Computes the minimum-distance coordination number and atomic contributions, given the trajectory file name, and the definition of the solute and solvent groups of atoms as AtomSelection data structures. If the solvent parameter is omitted, a self-coordination number will be computed.

The output is a Result structure, which contains the data as the result of a call to mddf, except that all counters which require normalization of the distribution will be zero. In summary, this result data structure can be used to compute the coordination numbers, but not the MDDF, RDF, or KB integrals.

The options parameter is optional. If not set, the default Options() structure will be used.

Optional execution keywords

  • trajectory_format is a string that defines the format of the trajectory file. If not provided, the format will be guessed from the file extension, and the Chemfiles library will be used to read the trajectory.

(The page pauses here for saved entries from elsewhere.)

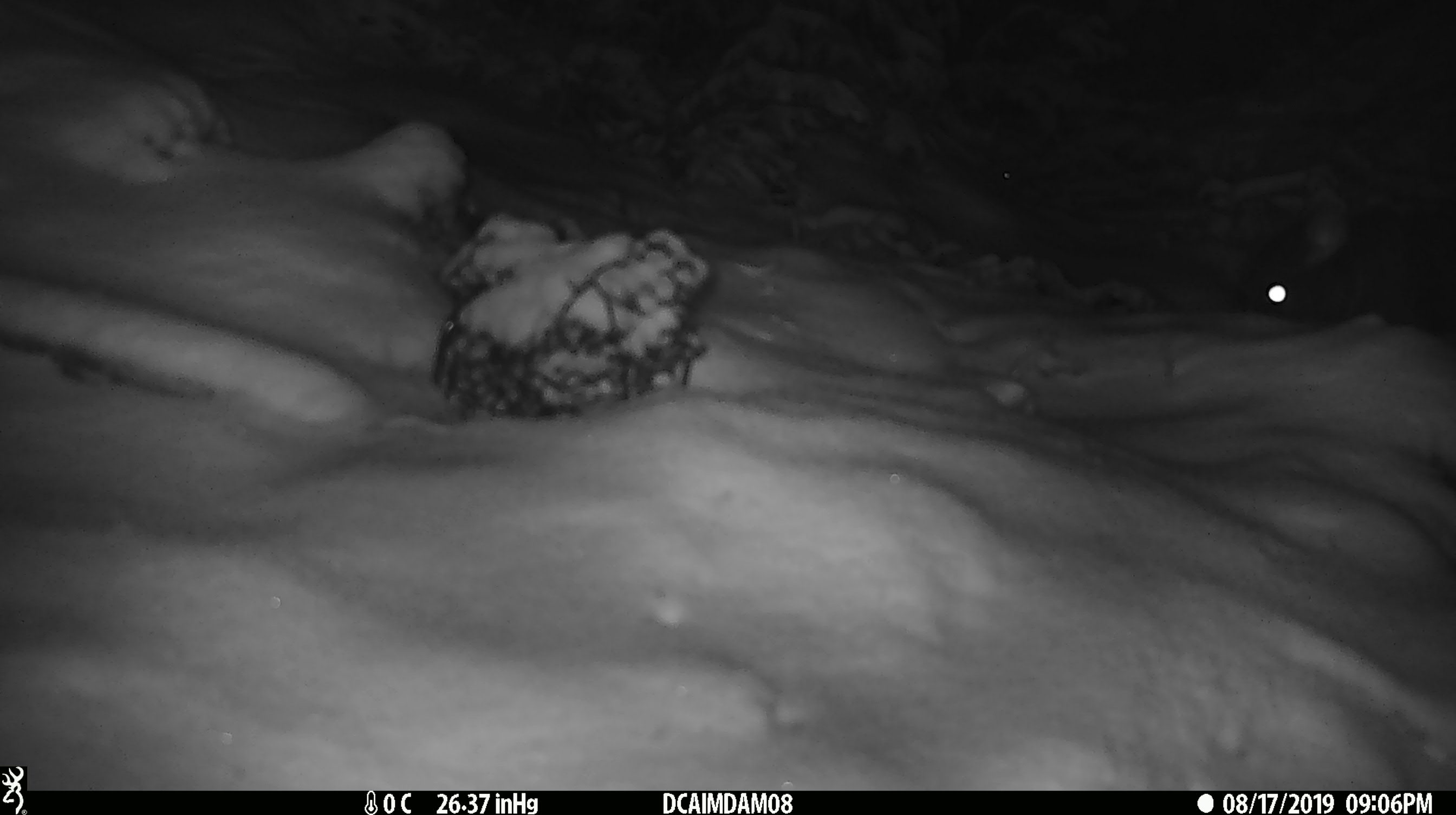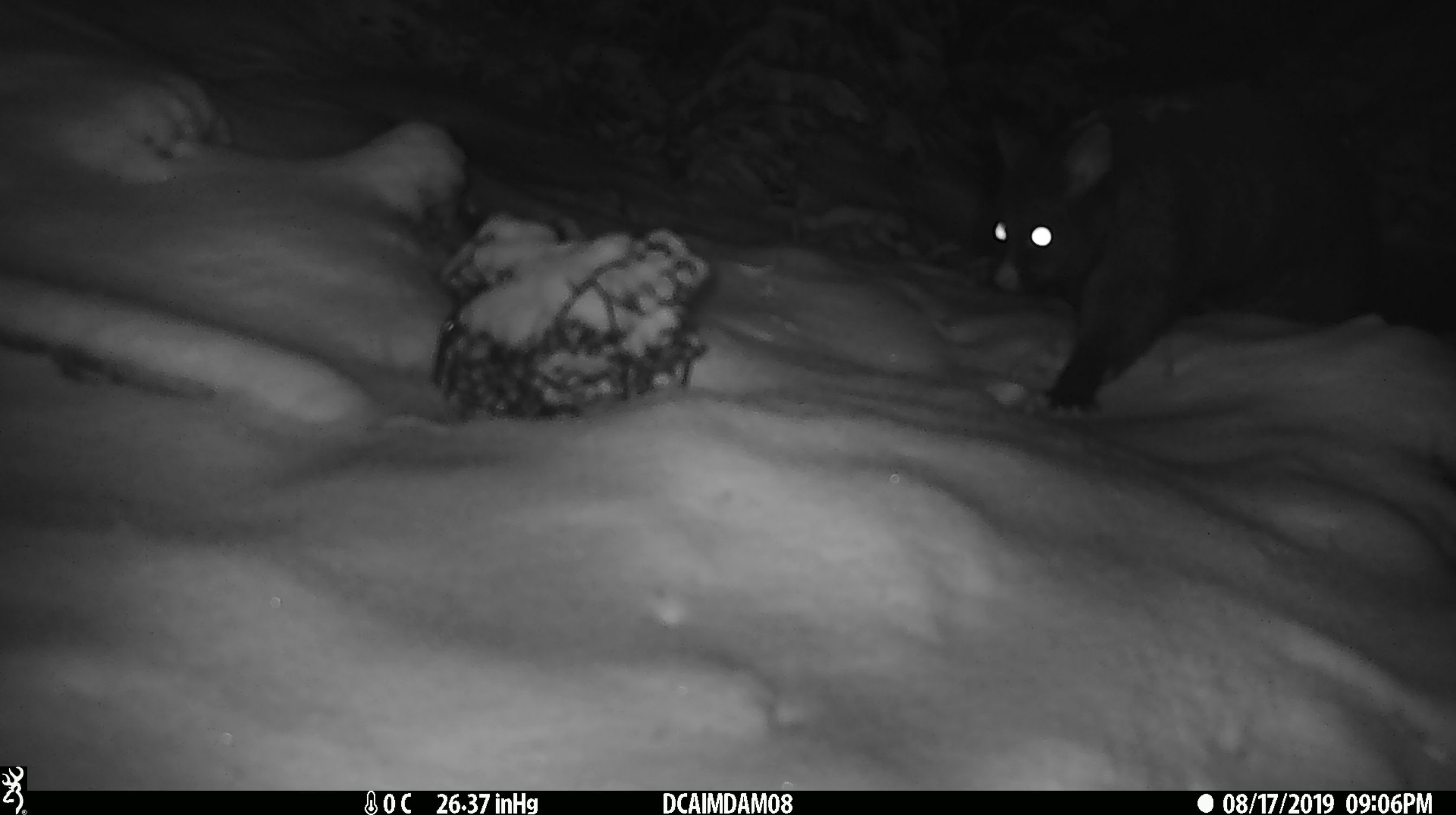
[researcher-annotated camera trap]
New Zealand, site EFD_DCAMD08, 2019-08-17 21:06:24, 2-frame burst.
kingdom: Animalia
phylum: Chordata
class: Mammalia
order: Diprotodontia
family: Phalangeridae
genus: Trichosurus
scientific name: Trichosurus vulpecula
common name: common brushtail possum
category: possum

  • frame_weights is an array of weights for each frame of the trajectory. If this is provided, the MDDF will be computed as a weighted average of the MDDFs of each frame. This can be used to study the solvation dependency in perturbed ensembles.

  • low_memory can be set to true to reduce the memory requirements of the computation. This will parallelize the computation of the minimum distances at a lower level, reducing the memory requirements at the expense of some performance.

  • chemfiles is a boolean that, if set to true, will use try to use the Chemfiles library to read the trajectory file. independently of the file extension. By default, PDB and DCD trajectories are read by specific readers.

Compat

The current call signature was introduced in version 2.9.0. The previous call signature with the previous construction of the Trajectory object, is still available, but it is no longer recommended because it more prone to user-level solute and solvent configuration errors.

Examples

julia> using ComplexMixtures, PDBTools

julia> using ComplexMixtures.Testing: data_dir

julia> atoms = readPDB(joinpath(data_dir,"NAMD/structure.pdb"));

julia> solute = AtomSelection(select(atoms, "protein"), nmols=1);

julia> solvent = AtomSelection(select(atoms, "resname TMAO"), natomspermol=14);

julia> options = Options(lastframe=10, bulk_range=(10.0, 15.0));

julia> trajectory_file = joinpath(data_dir,"NAMD/trajectory.dcd");

julia> results = coordination_number(trajectory_file, solute, solvent, options);
source
Note

The mddf, kb, and random count parameters will be filled with zeros when using this options, and are meaningless.